Understanding Your Grief

The death of a loved one hurts. While we all accept that simple truth, few of us really understand what that hurt is doing to us; how it is influencing our inner feelings and our external behavior.

When someone close to you dies, grief attacks you; emotionally, physically and spiritually. Grief - your thoughts and feelings related to the death - also forces upon you the task of mourning, or the outward expression of those thoughts and feelings.

Understanding grief and mourning and how they affect you can take time and effort. Though it may seem unimportant at first, such understanding can help you to deal with your loss and come to terms with your future. Understanding your grief is a step toward healing.

A personal experience

It is important to realize that your grief is as unique as your fingerprint. Though there are common feelings and reactions we share with others who grieve, it is important not to compare or judge ourselves by anyone else's response. Your grief experience will be influenced by the circumstances surrounding the death and how you mourn will depend upon your past experiences with death, as well as your cultural and religious background.

Embracing the pain

It takes a tremendous amount of courage to embrace the pain of grief - to acknowledge the hurt. Our society often seems to prefer that we "put up a good front." Pretending to feel cheerful at a time when we are struggling with the challenge of accepting our new life - without that special person - is difficult to say the least. At this time it is important to be with people who will support you and encourage you to freely experience the emotions that will accompany you on your journey through grief.

Beginning the journey

Your first feelings of grief are likely to be numbness and shock over the death. You may find yourself functioning, dealing with people and events, in a fashion that leads others to believe that you are "doing well." What you are actually experiencing is shock, an emotional anesthetic or freezing that will sustain you for a period of time. It is not uncommon for people to discover later that they barely - remember those first days and weeks.  This first phase of grief can occur even when a death had been anticipated.

Facing your new reality

It is this phase of grief that can leave you feeling the most isolated and frightened. As the emotional freezing wears off you may experience a multitude of feelings which often make people wonder if they are "going crazy." While you may certainly feel that way, you are not crazy.

Some of the reactions you may experience include: disorganization and confusion; a generalized lack of energy and fatigue; searching and yearning for the person who has died; anxiety and fear, explosive emotions; irritability; inability to concentrate - feelings of guilt, remorse and sadness; and a change in eating and sleeping patterns, Some people even exhibit physical reactions like palpitations of the heart; tightness in the chest; increased thirst; shortness of breath; and difficulty controlling chronic disorders. While some of these can be symptoms of other serious difficulties - not to be ignored - the lingering emotional pain, the outbursts of anger, feelings of guilt, the physical discomforts and even the moments of hopelessness in many instances, are normal and temporary reactions to your grief.

> [INFORMATION GIVEN]
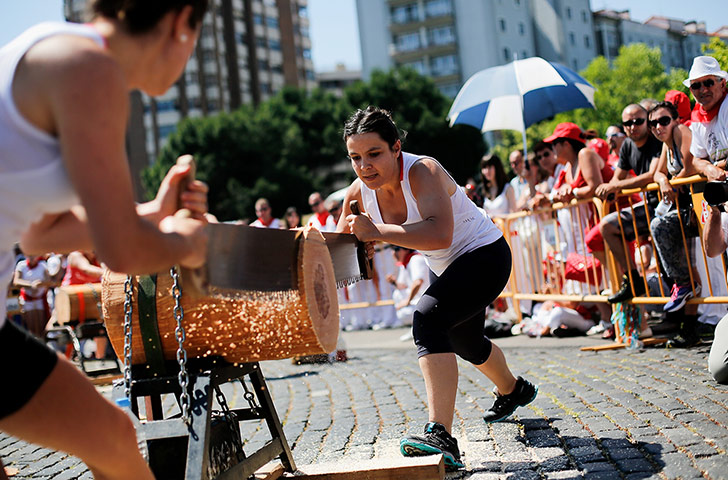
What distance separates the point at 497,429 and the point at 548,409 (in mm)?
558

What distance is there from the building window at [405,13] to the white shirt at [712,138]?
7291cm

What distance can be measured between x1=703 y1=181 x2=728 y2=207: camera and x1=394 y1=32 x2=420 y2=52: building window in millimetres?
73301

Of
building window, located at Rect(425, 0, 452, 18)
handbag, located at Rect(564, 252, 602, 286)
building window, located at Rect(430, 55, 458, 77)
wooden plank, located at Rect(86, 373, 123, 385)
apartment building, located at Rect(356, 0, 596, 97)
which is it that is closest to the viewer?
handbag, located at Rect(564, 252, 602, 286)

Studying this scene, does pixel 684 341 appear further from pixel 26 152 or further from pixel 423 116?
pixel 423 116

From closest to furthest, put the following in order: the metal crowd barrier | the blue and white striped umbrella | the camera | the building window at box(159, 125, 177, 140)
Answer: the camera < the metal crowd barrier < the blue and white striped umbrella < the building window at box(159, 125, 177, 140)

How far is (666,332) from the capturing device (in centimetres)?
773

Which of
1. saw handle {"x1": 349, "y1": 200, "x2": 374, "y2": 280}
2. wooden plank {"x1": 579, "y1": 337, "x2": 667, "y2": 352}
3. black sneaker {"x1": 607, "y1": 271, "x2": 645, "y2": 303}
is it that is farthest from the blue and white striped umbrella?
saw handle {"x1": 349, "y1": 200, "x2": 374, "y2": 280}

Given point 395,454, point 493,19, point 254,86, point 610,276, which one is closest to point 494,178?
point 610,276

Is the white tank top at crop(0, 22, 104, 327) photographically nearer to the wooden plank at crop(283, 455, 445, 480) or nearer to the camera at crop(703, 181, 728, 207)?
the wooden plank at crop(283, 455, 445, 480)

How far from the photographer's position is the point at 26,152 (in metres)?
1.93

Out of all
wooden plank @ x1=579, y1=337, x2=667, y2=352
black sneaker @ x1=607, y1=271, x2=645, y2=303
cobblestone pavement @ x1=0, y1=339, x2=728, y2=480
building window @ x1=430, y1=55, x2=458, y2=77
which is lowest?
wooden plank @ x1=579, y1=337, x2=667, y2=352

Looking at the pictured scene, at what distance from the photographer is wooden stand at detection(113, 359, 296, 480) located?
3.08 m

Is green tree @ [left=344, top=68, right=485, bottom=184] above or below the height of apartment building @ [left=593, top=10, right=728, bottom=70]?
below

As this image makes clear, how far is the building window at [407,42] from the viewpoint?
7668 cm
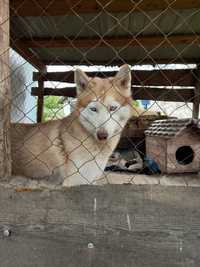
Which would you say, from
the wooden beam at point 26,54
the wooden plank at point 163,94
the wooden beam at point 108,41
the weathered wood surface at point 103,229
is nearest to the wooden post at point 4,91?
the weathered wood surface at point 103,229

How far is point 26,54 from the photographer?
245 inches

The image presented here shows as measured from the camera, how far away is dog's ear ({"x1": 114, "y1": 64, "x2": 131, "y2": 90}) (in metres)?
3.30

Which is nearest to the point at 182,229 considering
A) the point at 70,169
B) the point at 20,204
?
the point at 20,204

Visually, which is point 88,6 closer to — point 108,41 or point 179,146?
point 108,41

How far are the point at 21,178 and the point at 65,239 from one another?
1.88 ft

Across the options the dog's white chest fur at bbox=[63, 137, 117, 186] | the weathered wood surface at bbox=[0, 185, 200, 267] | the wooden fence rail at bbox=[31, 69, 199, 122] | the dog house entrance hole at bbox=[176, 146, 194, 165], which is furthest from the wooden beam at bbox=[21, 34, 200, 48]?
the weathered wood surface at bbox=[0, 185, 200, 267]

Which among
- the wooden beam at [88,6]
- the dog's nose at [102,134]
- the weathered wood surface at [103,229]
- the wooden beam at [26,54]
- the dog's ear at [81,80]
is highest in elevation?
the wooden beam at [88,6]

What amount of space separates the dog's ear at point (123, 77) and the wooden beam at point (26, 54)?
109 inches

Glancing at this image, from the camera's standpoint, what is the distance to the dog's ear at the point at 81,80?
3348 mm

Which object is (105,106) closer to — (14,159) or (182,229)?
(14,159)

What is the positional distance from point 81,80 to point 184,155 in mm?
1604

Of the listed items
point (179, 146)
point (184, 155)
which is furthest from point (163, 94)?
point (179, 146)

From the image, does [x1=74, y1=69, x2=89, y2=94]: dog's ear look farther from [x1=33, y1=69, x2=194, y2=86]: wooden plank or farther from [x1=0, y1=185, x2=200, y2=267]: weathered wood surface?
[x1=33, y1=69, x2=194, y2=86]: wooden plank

> [YOUR GOAL] Carry the text on understanding grief further, starting right after its last sentence.

> [YOUR RESPONSE]
Caring for yourself

Be sensitive to your own timing. Don't push yourself, or let others push you, ahead of the process. Let this take as long as it takes. Remember that grief is a process not an event! At times you will think you should be capable and more in control of your grief, but expecting too much from yourself, too soon, may complicate your healing.

Take your time sorting through your loved one's personal belongings and clothes. Only you should decide what to do with these items and when the time is right to do it. Leaving things where they are until you have the energy to deal with them isn't hurting anything or anyone.

There will be certain days and times of the year which you will find more difficult. Dates and events that have held special meaning for you and your loved one will be difficult to face alone. At these times you may miss them more than ever. It is important to treasure the memories that comfort you and address those that may trouble you. Share your memories with family and friends, recognizing that they can bring both laughter and tears. Photographs and videos are a wonderful way to embrace memories. Remember that healing is a part of grieving, but healing doesn't mean forgetting.


In this, the final phase of your grief, you have come to understand that the reality of the death becomes a part of you. You recognize, that you have been changed by the experience and while your life is different, you are able to feel happiness once again. You now know that grief is not necessarily something you get over, but it is something you can come to terms with.

Grief is the passion to endure.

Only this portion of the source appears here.